Massive cavity opening in Antarctic glacier is ‘disturbing’ sign of climate change, says Nasa

Discoveries at Thwaites glacier reveal ice melting at surprisingly fast rate, scientists say

Josh Gabbatiss
Science Correspondent
Friday 01 February 2019 13:53 GMT
Melting ice from Thwaites glacier is thought to be responsible for around 4 per cent of sea level rise
Melting ice from Thwaites glacier is thought to be responsible for around 4 per cent of sea level rise (Nasa)

An enormous cavity has opened up beneath a remote glacier in Antarctica, spelling bad news for future sea levels.

The space, which is big enough to contain 14 billion tons of ice and covers an area two-thirds the size of Manhattan, was spotted by Nasa on a mission to measure the region’s disintegrating ice.

→ Activity
From the Thwaites glacier article, list every quantity given for the size of the cavity or for the glacier's share of sea level rise. What comes next is separate material, unrelated to the Thwaites glacier article.

→ Information shown

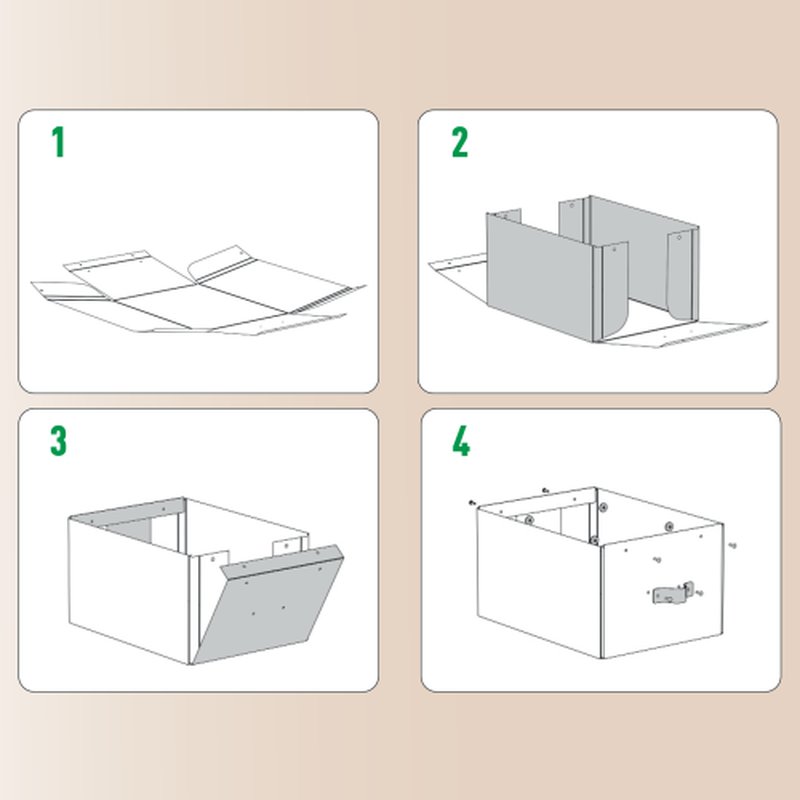 1

2

3

4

→ Task output
- Big enough to contain 14 billion tons of ice
- An area two-thirds the size of Manhattan
- Around 4 per cent of sea level rise